The task: Please duplicate the lines below word for word, everything from the line containing "At what distance does" down to the line containing "10.7 metres", including both of those lines.

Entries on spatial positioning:
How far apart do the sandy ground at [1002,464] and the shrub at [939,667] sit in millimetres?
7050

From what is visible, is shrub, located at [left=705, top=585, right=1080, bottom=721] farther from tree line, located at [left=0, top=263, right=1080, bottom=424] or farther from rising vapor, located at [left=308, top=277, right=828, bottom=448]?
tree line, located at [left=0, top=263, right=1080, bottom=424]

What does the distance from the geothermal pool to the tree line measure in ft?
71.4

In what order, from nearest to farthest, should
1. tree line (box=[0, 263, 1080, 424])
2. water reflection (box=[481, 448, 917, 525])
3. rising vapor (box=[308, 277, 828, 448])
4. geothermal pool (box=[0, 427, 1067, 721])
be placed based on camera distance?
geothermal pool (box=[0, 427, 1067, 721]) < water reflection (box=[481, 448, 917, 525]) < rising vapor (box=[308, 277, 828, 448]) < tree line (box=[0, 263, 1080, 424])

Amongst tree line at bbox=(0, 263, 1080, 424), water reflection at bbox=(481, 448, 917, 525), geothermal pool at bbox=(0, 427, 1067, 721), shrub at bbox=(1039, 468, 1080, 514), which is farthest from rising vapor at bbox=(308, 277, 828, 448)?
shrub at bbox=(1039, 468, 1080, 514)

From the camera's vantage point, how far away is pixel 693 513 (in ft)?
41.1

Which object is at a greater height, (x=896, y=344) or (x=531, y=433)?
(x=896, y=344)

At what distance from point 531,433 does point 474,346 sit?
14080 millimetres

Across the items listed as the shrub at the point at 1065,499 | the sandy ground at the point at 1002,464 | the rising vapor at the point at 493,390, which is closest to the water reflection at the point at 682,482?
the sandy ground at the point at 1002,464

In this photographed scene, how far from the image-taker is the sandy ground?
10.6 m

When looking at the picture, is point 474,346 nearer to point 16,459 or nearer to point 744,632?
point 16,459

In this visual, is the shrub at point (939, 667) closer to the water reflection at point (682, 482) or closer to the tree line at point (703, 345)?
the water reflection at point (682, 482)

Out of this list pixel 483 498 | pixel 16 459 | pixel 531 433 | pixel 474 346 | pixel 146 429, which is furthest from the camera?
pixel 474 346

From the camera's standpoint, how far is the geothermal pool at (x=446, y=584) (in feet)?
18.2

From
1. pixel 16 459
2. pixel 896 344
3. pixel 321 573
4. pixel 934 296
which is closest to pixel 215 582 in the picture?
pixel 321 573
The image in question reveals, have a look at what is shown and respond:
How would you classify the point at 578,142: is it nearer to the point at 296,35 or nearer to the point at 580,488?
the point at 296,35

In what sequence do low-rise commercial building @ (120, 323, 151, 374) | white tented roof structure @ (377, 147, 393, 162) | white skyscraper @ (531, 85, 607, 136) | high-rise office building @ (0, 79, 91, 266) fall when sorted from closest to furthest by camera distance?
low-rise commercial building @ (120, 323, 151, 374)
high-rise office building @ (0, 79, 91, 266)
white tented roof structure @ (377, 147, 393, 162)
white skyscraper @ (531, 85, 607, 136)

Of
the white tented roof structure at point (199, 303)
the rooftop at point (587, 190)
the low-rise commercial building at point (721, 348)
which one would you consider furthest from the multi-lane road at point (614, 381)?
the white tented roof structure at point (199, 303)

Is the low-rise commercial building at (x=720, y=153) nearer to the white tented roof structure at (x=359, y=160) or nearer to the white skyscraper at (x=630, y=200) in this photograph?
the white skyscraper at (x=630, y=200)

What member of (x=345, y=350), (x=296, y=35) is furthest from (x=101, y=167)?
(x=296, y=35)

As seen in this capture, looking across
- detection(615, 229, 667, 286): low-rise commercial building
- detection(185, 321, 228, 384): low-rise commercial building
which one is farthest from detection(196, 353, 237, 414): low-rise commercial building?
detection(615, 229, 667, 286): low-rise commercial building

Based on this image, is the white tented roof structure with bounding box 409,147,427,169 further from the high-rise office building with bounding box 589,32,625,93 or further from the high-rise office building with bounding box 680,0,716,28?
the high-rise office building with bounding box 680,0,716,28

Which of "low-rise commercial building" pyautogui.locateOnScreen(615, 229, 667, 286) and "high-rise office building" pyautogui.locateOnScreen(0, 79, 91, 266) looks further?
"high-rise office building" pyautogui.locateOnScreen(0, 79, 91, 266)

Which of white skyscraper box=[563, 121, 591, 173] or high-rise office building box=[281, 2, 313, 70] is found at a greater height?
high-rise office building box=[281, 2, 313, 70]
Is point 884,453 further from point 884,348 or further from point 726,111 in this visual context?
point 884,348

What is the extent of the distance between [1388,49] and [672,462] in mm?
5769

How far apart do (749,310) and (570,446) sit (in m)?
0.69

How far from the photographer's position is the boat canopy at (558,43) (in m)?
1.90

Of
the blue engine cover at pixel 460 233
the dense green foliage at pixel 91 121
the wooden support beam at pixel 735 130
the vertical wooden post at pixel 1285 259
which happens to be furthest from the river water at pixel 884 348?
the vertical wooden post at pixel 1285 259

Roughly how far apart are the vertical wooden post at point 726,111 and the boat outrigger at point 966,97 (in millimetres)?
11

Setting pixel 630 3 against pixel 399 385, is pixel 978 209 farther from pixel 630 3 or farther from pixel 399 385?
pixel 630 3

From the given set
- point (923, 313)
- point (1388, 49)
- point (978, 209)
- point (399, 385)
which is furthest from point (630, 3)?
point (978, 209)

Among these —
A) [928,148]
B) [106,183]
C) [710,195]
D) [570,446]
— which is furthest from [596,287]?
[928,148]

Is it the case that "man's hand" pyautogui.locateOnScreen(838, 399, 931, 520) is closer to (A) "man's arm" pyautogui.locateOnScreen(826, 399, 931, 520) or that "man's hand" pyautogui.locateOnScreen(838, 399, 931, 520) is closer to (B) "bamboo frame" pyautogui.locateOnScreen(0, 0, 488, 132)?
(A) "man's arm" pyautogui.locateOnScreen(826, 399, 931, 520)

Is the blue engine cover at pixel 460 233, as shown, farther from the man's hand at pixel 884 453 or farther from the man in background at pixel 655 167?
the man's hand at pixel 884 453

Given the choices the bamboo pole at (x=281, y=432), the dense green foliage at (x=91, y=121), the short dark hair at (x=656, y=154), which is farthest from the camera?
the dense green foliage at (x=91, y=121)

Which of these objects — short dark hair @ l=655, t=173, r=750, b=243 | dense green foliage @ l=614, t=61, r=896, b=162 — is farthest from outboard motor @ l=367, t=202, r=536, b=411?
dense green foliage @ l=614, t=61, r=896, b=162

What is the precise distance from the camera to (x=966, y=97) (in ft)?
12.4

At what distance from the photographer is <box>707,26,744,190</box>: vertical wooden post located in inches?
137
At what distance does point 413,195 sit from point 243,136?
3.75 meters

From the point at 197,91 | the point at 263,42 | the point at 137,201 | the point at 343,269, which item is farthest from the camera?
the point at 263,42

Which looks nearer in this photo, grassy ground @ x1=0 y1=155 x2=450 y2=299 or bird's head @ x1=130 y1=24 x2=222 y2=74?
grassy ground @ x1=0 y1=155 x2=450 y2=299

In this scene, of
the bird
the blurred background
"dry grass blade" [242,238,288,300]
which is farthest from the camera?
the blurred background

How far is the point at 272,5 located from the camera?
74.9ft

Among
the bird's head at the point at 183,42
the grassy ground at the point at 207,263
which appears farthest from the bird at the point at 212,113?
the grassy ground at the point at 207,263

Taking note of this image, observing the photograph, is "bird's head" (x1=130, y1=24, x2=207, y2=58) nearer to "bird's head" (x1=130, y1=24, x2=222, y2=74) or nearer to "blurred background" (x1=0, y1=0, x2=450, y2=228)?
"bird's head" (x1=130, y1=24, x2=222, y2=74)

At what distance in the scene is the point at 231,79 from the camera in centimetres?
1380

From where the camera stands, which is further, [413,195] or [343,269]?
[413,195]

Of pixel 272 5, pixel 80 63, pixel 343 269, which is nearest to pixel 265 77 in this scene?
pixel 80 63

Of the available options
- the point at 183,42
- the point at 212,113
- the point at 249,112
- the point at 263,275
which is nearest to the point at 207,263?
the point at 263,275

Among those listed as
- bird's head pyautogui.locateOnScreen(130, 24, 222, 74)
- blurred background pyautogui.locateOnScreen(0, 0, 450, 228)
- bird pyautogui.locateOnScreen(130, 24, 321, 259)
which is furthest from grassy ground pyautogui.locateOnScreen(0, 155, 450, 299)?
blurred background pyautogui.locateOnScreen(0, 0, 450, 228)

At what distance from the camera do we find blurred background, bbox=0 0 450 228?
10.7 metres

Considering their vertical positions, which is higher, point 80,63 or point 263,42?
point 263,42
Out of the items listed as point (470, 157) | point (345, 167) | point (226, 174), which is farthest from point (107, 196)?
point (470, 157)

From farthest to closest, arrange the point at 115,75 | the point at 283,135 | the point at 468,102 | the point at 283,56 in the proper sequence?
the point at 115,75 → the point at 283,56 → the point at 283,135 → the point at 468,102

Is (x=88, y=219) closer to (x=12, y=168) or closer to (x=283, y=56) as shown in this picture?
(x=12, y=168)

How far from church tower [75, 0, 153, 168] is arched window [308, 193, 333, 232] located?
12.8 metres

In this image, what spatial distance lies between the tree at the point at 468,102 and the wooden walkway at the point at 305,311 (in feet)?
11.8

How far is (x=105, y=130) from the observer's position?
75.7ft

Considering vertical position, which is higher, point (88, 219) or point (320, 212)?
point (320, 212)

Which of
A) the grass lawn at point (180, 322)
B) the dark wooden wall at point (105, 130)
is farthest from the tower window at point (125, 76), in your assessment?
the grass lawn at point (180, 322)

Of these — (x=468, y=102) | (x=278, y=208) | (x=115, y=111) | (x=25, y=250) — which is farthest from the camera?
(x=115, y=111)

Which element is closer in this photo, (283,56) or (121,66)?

Reply:
At what distance does point 413,195 sit from point 243,136?
3.75 meters

From the point at 197,91 | the point at 263,42 | the point at 137,201 | the point at 343,269, which item is farthest from the camera?
the point at 263,42

Which looks nearer in this photo, grassy ground @ x1=0 y1=155 x2=450 y2=299 or bird's head @ x1=130 y1=24 x2=222 y2=74?
grassy ground @ x1=0 y1=155 x2=450 y2=299

In this scene, of
the bird
the blurred background
"dry grass blade" [242,238,288,300]
which is farthest from the camera?
the blurred background

How far is the point at 272,5 located from the camera?
74.9ft

Among
the bird's head at the point at 183,42
the grassy ground at the point at 207,263
which appears farthest from the bird at the point at 212,113?
the grassy ground at the point at 207,263

Taking note of this image, observing the photograph, is "bird's head" (x1=130, y1=24, x2=207, y2=58) nearer to "bird's head" (x1=130, y1=24, x2=222, y2=74) or nearer to "blurred background" (x1=0, y1=0, x2=450, y2=228)?
"bird's head" (x1=130, y1=24, x2=222, y2=74)

At what distance in the scene is the point at 231,79 from the camera in centimetres?
1380

From where the camera stands, which is further, [413,195] or [343,269]?
[413,195]

Of pixel 272 5, pixel 80 63, pixel 343 269, which is nearest to pixel 265 77 in this scene?
pixel 80 63

Of the available options
- the point at 183,42
- the point at 212,113
- the point at 249,112
- the point at 263,275
which is nearest to the point at 207,263?
the point at 263,275

Among those listed as
- bird's head pyautogui.locateOnScreen(130, 24, 222, 74)
- blurred background pyautogui.locateOnScreen(0, 0, 450, 228)
- bird pyautogui.locateOnScreen(130, 24, 321, 259)
which is furthest from grassy ground pyautogui.locateOnScreen(0, 155, 450, 299)?
blurred background pyautogui.locateOnScreen(0, 0, 450, 228)

At what distance from the camera do we find blurred background, bbox=0 0 450 228?
10.7 metres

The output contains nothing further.